1.2 Supported nomenclatures

1.3 Changes from Version 1

  • The fragment grammar parser has been removed but may be re-added in the future. Please use our GitHub Issues if you need this parser.
  • The column names of the R implementation have been changed to contain “.” instead of " " (space). This makes handling and access easier, since quoting is no longer necessary.

2 Installation

The package can be installed with the BiocManager package as follows:

if (!require("BiocManager", quietly = TRUE))
    install.packages("BiocManager")

BiocManager::install("rgoslin")

3 Example use cases

In order to use the provided translation functions of rgoslin, you first need to load the library. If rgoslin is not yet available, please follow the instructions in the previous section on “Installation”.

library(rgoslin)

If you want to check, which grammars are supported, use the following command:

listAvailableGrammars()
#> [1] "Shorthand2020" "Goslin"        "FattyAcids"    "LipidMaps"    
#> [5] "SwissLipids"   "HMDB"

To check, whether a given lipid name can be parsed by any of the parsers, you can use the isValidLipidName method. It will return TRUE if the given name can be parsed by any of the available parsers and FALSE if the name was not parseable.

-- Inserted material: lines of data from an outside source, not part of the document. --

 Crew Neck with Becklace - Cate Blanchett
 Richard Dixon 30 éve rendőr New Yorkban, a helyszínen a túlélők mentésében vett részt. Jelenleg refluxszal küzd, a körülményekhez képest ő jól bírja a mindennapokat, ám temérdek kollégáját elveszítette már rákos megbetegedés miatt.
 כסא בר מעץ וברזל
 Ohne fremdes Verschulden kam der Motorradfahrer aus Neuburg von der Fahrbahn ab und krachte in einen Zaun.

isValidLipidName("PC 32:1")
#> [1] TRUE

3.1 Parsing a single lipid name

Using parseLipidNames with a lipid name returns a data frame of properties of the parsed lipid name as columns.

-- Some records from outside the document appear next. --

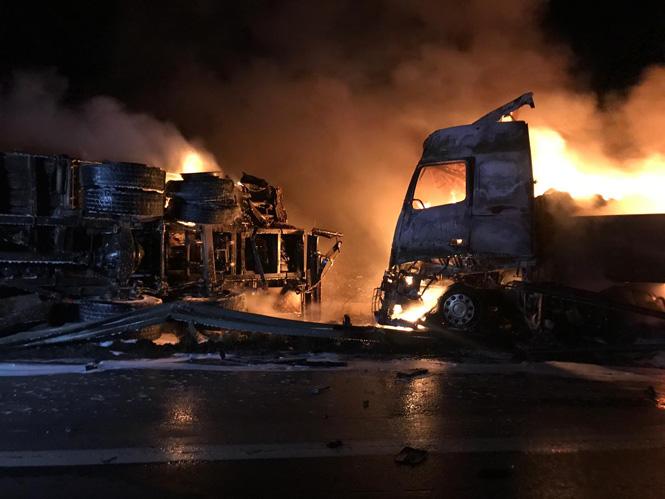 Mersin Tarsus'ta Kaza; Otoyol'da Kamyon TIR'a Arkadan Çarptı: 2 Yaralı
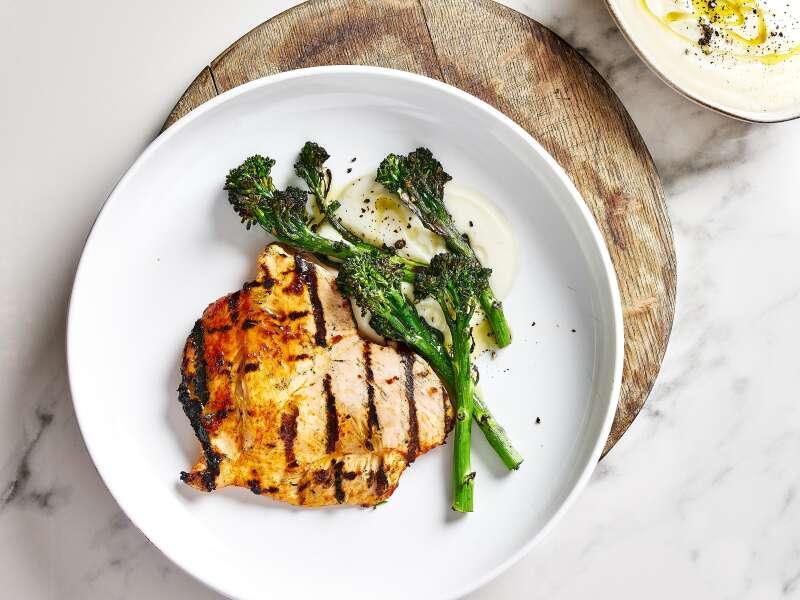 Pariloitua kananpojan fileetä, kukkakaalipyreetä ja broccoliinia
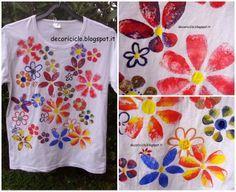 decoriciclo: Stampini fatti con i tappi di sughero + Pittura su stoffa per bambini = magliette originali e personalizzate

df <- parseLipidNames("PC 32:1")
Table 1: Table 2: Lipid name parsing results for PC 32:1, FA and LCB columns omitted, since they are unpopulated (NA) on the lipid species level.
Normalized.Name Original.Name Grammar Message Adduct Adduct.Charge Lipid.Maps.Category Lipid.Maps.Main.Class Species.Name Extended.Species.Name Molecular.Species.Name Sn.Position.Name Structure.Defined.Name Full.Structure.Name Functional.Class.Abbr Functional.Class.Synonyms Level Total.C Total.OH Total.O Total.DB Mass Sum.Formula
PC 32:1 PC 32:1 Shorthand2020 NA NA 0 GP PC PC 32:1 PC NA NA NA NA [PC] [PC, GPC, GPCho, PlsCho] SPECIES 32 0 0 1 731.5465 C40H78NO8P

If you want to set the grammar to parse against manually, this is also possible as the second argument:

originalName <- "TG(16:1(5E)/18:0/20:2(3Z,6Z))"
tagDf <- parseLipidNames(originalName, grammar = "LipidMaps")
Table 3: Table 4: Lipid name parsing results for TG isomeric subspecies, FA and LCB columns omitted for brevity.
Normalized.Name Original.Name Grammar Message Adduct Adduct.Charge Lipid.Maps.Category Lipid.Maps.Main.Class Species.Name Extended.Species.Name Molecular.Species.Name Sn.Position.Name Structure.Defined.Name Full.Structure.Name Functional.Class.Abbr Functional.Class.Synonyms Level Total.C Total.OH Total.O Total.DB Mass Sum.Formula
TG 16:1(5E)/18:0/20:2(3Z,6Z) TG(16:1(5E)/18:0/20:2(3Z,6Z)) LipidMaps NA NA 0 GL TG TG 54:3 TG TG 16:1_18:0_20:2 TG 16:1/18:0/20:2 TG 16:1(5)/18:0/20:2(3,6) TG 16:1(5E)/18:0/20:2(3Z,6Z) [TG] [TG, TAG] FULL_STRUCTURE 54 0 0 3 884.7833 C57H104O6
Table 5: Table 6: Lipid name parsing results for TG isomeric subspecies with FA and LCB columns.
Normalized.Name FA1.Position FA1.C FA1.OH FA1.O FA1.DB FA1.Bond.Type FA1.DB.Positions FA2.Position FA2.C FA2.OH FA2.O FA2.DB FA2.Bond.Type FA2.DB.Positions FA3.Position FA3.C FA3.OH FA3.O FA3.DB FA3.Bond.Type FA3.DB.Positions FA4.Position FA4.C FA4.OH FA4.O FA4.DB FA4.Bond.Type FA4.DB.Positions LCB.Position LCB.C LCB.OH LCB.O LCB.DB LCB.Bond.Type LCB.DB.Positions
TG 16:1(5E)/18:0/20:2(3Z,6Z) 1 16 0 0 1 ESTER [5E] 2 18 0 0 0 ESTER [] 3 20 0 0 2 ESTER [3Z, 6Z] NA NA NA NA NA NA NA NA NA NA NA NA NA NA

3.2 Parsing multiple lipid names

If you want to parse multiple lipid names, use the parseLipidNames method with a vector of lipid names. This returns a data frame of properties of the parsed lipid names with one row per lipid.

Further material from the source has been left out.